Он поворачивается и уходит.
Я оглядываю комнату в поисках пациента, которого считаю галлюцинацией. Наблюдаю за ним, даю ему команду пройти сквозь стену, или медсестру, или другого пациента. Он сидит и тупо смотрит в телевизор.
Почему Ванека так беспокоит потерянное время?
Что он знает такого, что неизвестно мне?
Произвольные движения становятся все сильнее.

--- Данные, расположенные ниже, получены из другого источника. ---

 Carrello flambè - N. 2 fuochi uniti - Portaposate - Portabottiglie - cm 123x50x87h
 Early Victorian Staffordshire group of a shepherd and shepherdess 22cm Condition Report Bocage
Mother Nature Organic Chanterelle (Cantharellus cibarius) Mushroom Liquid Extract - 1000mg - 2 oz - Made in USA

Я научился контролировать щелканье зубов — разорвал носок и держу скрученную тряпку между коренными зубами. Челюсть дергается беззвучно, и если я веду себя осторожно, будучи окружен сестрами, то никто ничего не замечает. С рукой посложнее, но мне достаточно не вынимать ее из кармана, крепко держась за ткань штанов. Рука затекает, но это все же лучше, чем если бы она летала по всей комнате. Дергается у меня левая рука, а я правша, так что могу по-прежнему обслуживать себя.
Но хуже всего движения головой. Киваю почти постоянно, правда я уже научился контролировать и это, по крайней мере частично, путем сильного напряжения мышц шеи. Когда никто не смотрит, придерживаю голову правой рукой или прижимаю ее к стене или спинке стула. Действует это неплохо. Пока не заметили.

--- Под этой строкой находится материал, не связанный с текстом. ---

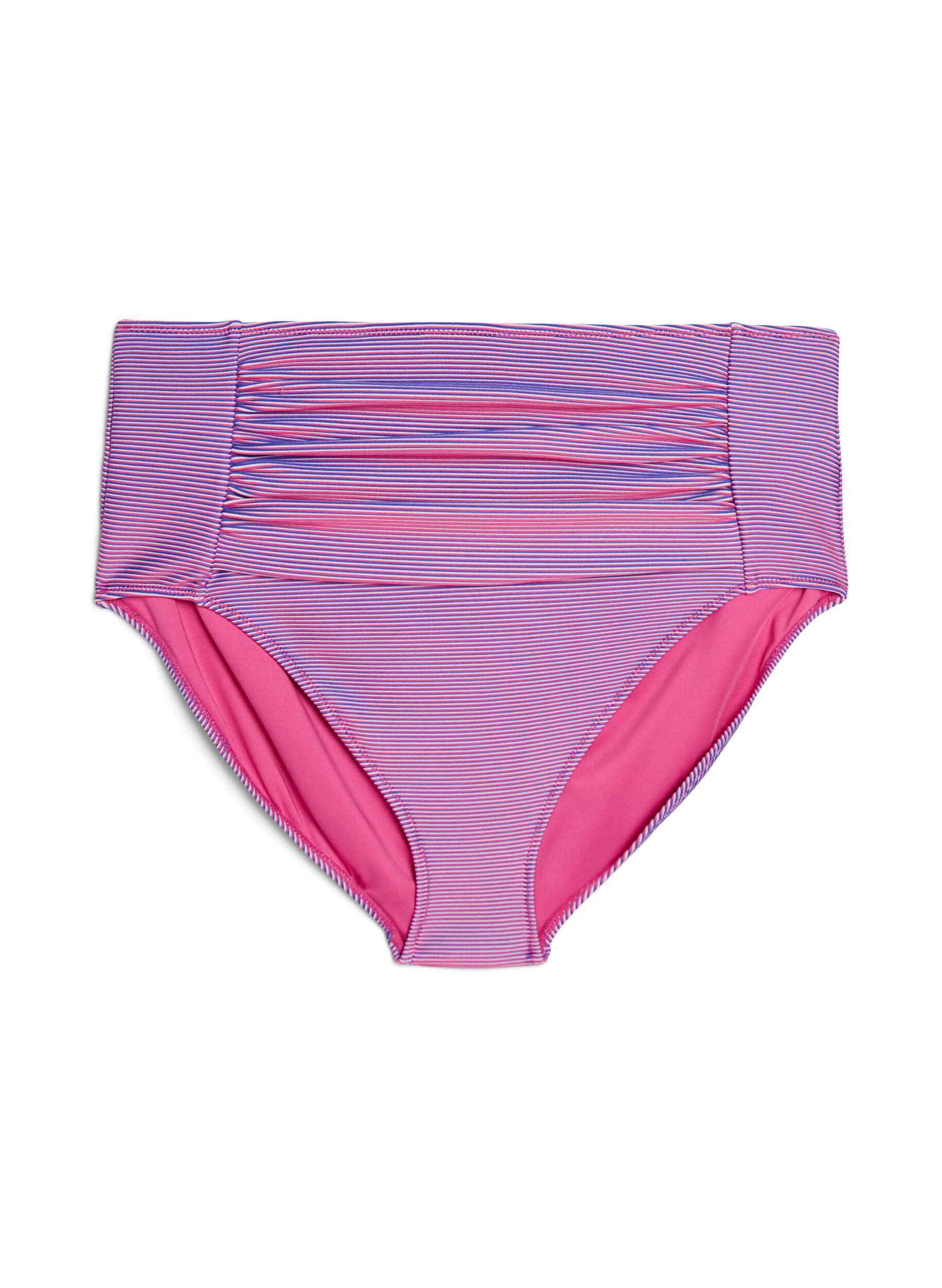 Zizzi Bikinitrosa med h&ouml;g midja och randig struktur, Rosa, Packshot image number 0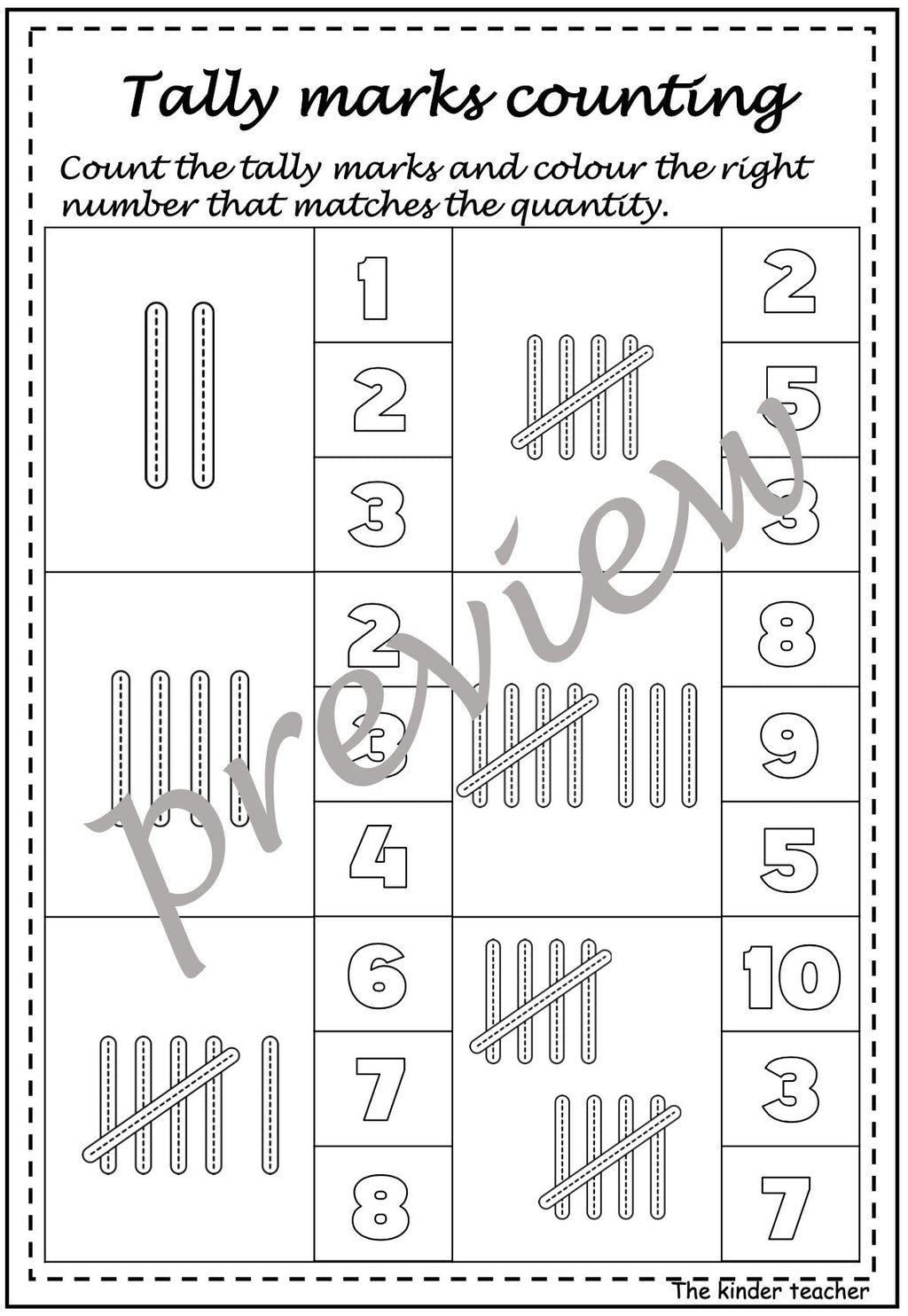 Kindergarten maths booklet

Наверное, все считают, что я чокнутый — весь день держу руку в кармане, разваливаюсь на стульях, но меня это не волнует. Меня ведь и без того считают психом, верно? Лишь бы не лишили лекарств.

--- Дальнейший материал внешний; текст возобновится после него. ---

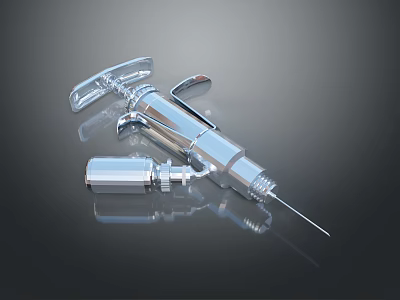 Professional Stainless Steel Medical Syringe With Sharp Needle And Reflective Surface 3d model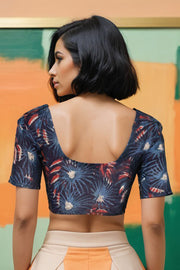 Blue Hand Block Jahota Printed Cotton Blouse 10074997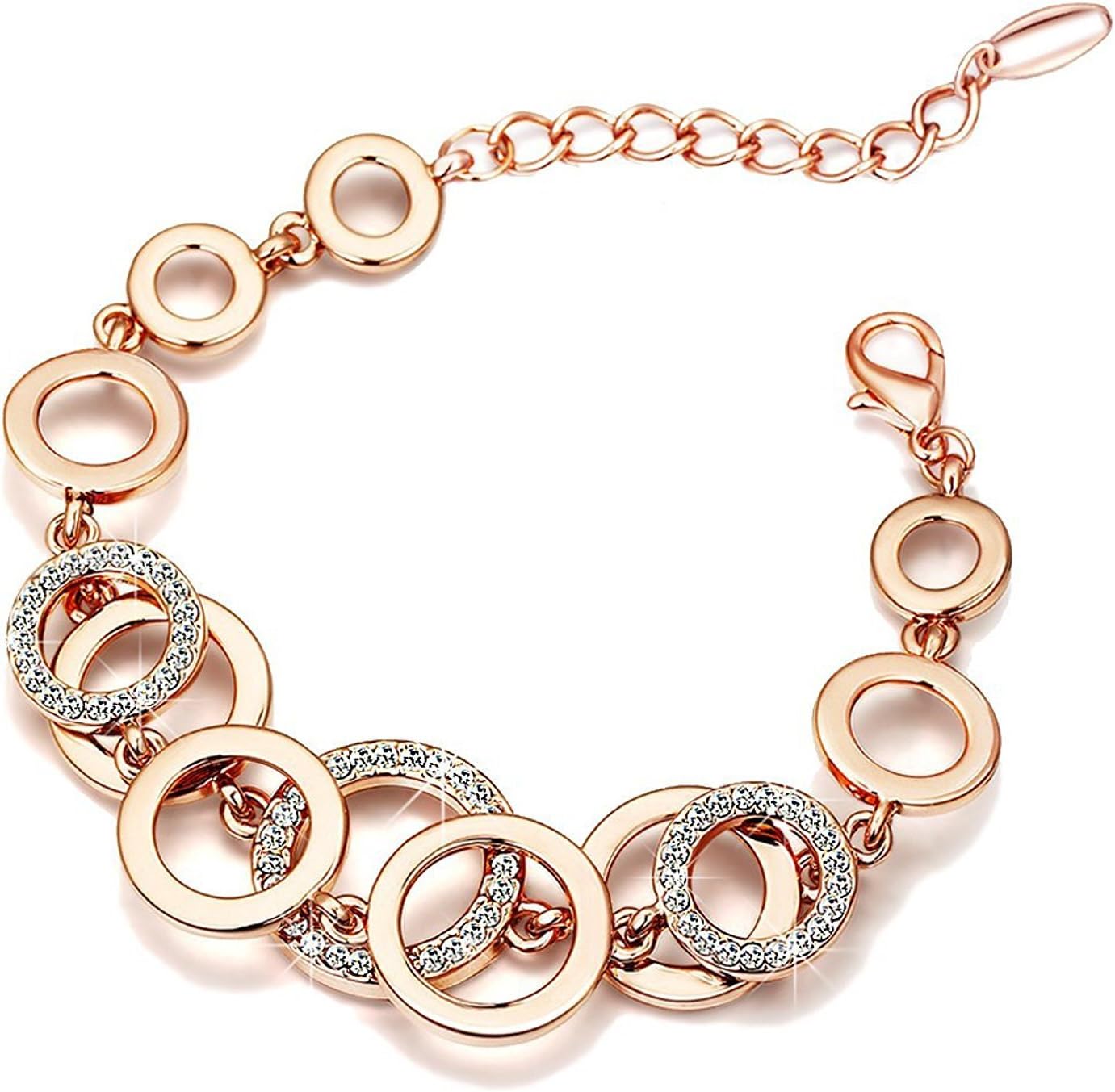 Yutii Circle Links Rose Gold Crystals Bracelet For Girls And Women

Меня немного беспокоит предупреждение доктора Ванека о том, что дискинезия, если ее запустить, становится хронической, но лекарства сто́ят этого риска. Теперь я здоров: в буквальном смысле излечился от галлюцинаций. Я уже некоторое время не видел личинок и безликих, не слышал необычных звуков или призрачных шагов. Оказалось, все ужасы, с которыми я жил долгие годы, абсолютно надуманные — всего лишь навязчивые кошмары. Теперь я это знаю. И не хочу потерять это знание.
Как объяснить это чувство — проснуться утром и неожиданно обнаружить, что ты больше не псих. Не слышать голосов в голове, не видеть краем глаза подергивающихся теней. Какие-то из вторичных симптомов еще, конечно, сохранились — невозможно избавиться от страха перед сотовыми, если ты всю жизнь страдал этой фобией. У меня случаются периоды обострения паранойи — усиливается тревога, страх, что стоит утратить бдительность, как из темноты кто-нибудь выпрыгнет. Я не отдавал себе отчета, в каком страхе пребывал постоянно. Все время думал о том, как убежать и спрятаться, измышлял способы, которыми монстры попытаются меня убить. Я словно впервые научился дышать, расставшись со всем этим. Стекло, сквозь которое я гляжу на мир, наконец-то очистилось, и открылся великолепный вид.
Но долго ли я смогу удерживать голову, чтобы смотреть?
Самое трудное — это еда. Руки нужны, чтобы есть, а значит, голову держать нечем. Кроме того, тряпочку во рту тоже не оставить — мешает жевать. Мне приходится вытаскивать ее и сжимать зубы, пока хватает сил, выгибать шею, пока в голове не возникает ощущение, что она вот-вот лопнет. По одному укусу за раз: нанизать кусок на вилку, поднести ко рту, раскрыть его как можно шире и, замерев, завести вилку в рот так, чтобы еда, вилка и весь поднос не улетели в другой конец комнаты. Жевать медленно и тщательно. Потом взяться за следующий кусок и проделать все снова. Каждый прием пищи продолжается чуть ли не всю жизнь, а закончив есть, я прячусь в своей палате, в изнеможении падаю на кровать, дергаюсь и трясусь, пока черепная коробка не превращается в погремушку.
Сегодня нам дали мясной рулет и пюре — легко набирать, просто глотать. Я почти и не жую, хотя жевание никакая не проблема, — челюсть дергается, как у заводной обезьянки. Посреди обеда замечаю, что за мной с другого конца комнаты наблюдает доктор Литтл. Напрягаю мускулы еще сильнее, чувствую, как краснеет от усилия шея, но делаю все, чтобы моя дерготня не была заметной. Поднять вилку, открыть рот, пожевать. Доктор Литтл идет ко мне, и сердце уходит в пятки.